ESL Pronunciation Mistakes

 In Accents and Pronunciation, Grammar

There are some common ESL pronunciation mistakes which your teacher can anticipate, the reason for this being that your teacher has seen this many times before in ESL students of different nationalities.  Depending on your native tongue, there will be certain sounds in the English language that are completely new to you.  Asian students may find some words impossible to get their tongues around, Africans and Europeans too, will have problems. There are some sounds in English that present problems to most ESL learners.  The most typical ESL pronunciation mistakes that occur can be broken down broadly  by the type of mistake and the national language of the learner.
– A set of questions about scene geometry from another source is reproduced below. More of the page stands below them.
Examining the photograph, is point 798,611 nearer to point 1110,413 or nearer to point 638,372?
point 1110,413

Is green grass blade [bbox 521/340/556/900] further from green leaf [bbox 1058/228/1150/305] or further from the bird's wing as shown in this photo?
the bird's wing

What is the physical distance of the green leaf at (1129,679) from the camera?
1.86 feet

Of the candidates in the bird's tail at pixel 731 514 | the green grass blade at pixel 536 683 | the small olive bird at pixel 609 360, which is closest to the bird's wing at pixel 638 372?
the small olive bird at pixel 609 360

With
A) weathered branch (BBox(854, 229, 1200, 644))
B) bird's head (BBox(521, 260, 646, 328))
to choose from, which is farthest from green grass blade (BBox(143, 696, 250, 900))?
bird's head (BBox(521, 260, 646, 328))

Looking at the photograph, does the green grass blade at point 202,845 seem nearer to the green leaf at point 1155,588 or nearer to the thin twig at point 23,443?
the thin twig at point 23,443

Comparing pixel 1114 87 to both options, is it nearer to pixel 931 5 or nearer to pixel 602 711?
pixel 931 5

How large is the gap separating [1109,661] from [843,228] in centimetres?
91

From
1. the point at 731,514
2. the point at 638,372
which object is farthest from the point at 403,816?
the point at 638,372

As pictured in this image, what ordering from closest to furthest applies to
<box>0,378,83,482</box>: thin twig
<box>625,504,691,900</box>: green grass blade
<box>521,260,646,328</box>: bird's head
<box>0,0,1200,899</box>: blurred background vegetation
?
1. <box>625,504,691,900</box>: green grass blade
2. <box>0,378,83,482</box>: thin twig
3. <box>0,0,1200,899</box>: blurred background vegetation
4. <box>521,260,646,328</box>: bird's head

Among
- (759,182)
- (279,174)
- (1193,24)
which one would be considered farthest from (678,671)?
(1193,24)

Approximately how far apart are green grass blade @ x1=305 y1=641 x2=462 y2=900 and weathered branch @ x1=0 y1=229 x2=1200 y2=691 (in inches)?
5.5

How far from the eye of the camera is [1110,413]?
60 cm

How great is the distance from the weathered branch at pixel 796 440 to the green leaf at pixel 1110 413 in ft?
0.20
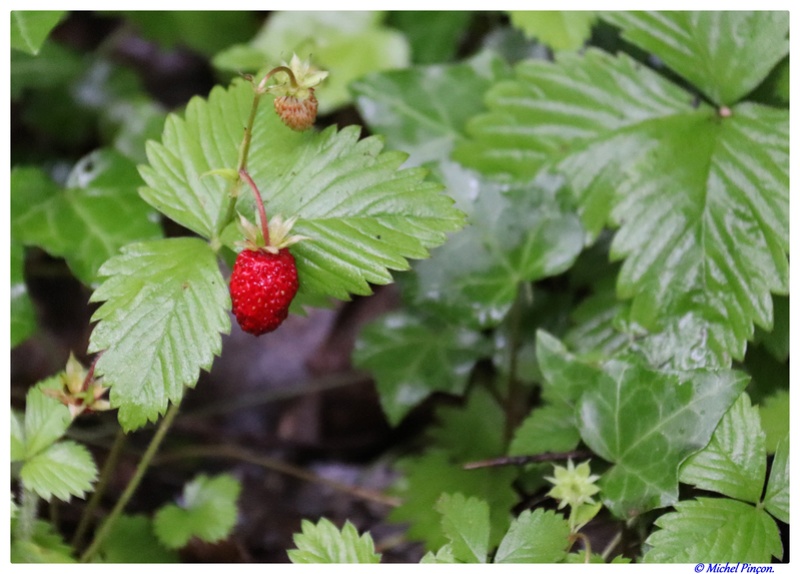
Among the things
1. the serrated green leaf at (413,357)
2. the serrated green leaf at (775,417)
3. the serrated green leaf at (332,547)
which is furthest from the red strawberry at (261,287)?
the serrated green leaf at (775,417)

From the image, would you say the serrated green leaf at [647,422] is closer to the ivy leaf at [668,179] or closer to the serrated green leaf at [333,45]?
the ivy leaf at [668,179]

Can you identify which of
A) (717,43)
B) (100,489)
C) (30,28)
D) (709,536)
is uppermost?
(717,43)

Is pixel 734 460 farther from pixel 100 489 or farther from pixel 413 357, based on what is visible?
pixel 100 489

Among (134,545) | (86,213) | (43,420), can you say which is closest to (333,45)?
(86,213)

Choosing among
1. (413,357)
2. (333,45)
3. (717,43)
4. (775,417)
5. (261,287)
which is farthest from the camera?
(333,45)

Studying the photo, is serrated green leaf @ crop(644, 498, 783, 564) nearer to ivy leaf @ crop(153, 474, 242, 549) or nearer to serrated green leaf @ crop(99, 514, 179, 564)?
ivy leaf @ crop(153, 474, 242, 549)
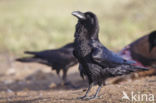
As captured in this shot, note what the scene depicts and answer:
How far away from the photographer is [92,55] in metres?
4.64

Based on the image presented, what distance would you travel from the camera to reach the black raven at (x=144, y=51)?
943cm

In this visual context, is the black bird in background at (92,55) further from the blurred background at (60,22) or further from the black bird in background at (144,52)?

esl pronunciation mistakes

‘th’
The ‘th’ in English is pronounced in three different ways:

    •  as a hard sound.  For example: this, that, these, those, they or them
    • as a soft sound.  for example: throw, thing, thought
    • as a ‘t’, as in Thames. Although the t is followed by an h, it is sounded out as a soft ‘t’
      ‘l’ and ‘r’
      In Japanese and many African languages, the ‘r’ sound is absent.  Thus learner from these regions of the world find this sound very difficult to enunciate, and that is why you hear works like ‘rice’ being pronounced as ‘lice’.
       ‘i’
      The short ‘i’ poses a problem for some English language learners.  For example words such as live, bit, hit, miss will be pronounced not with a short ‘i’ but a long one, so that they are sounded out as leeve, beet, heet and mees.  Many learners whose native tongue is one of the  Romance languages – Spanish, Portuguese, French, etc – may experience problems with the short ‘i’.
      ‘w’ and  ‘v’
      Many European language speakers do not differentiate between a  ‘w’ and ‘v’, and sound out a word with a v rather than a w.  these problems are often experienced by people whose first language is one of the Germanic tongues.  You might hear ‘villing’ instead of ‘willing’, for example.
      Unstressed syllables
      We native English speakers know that many a syllable is not even pronounced in spoken English.  English learners have to learn that syllables are often lost in the pronunciation of a word, even though they will assume it is correct to sound out every syllable.  These types of pronunciation have to be learned by listening and talking rather than by text books.  For example when we say several or vegetable  we sound out the first and  third (and fourth in the case of vegetable) syllables, but not the second syllable – sev-rel; veg-table.
      Silent Consonants
      The English language is full of silent consonants, and make up most of the lists we see of  ‘commonly mispronounce words’.  We all have to learn these pronunciations, commit them to memory, and practice using them in speech.  That includes native English speakers, too!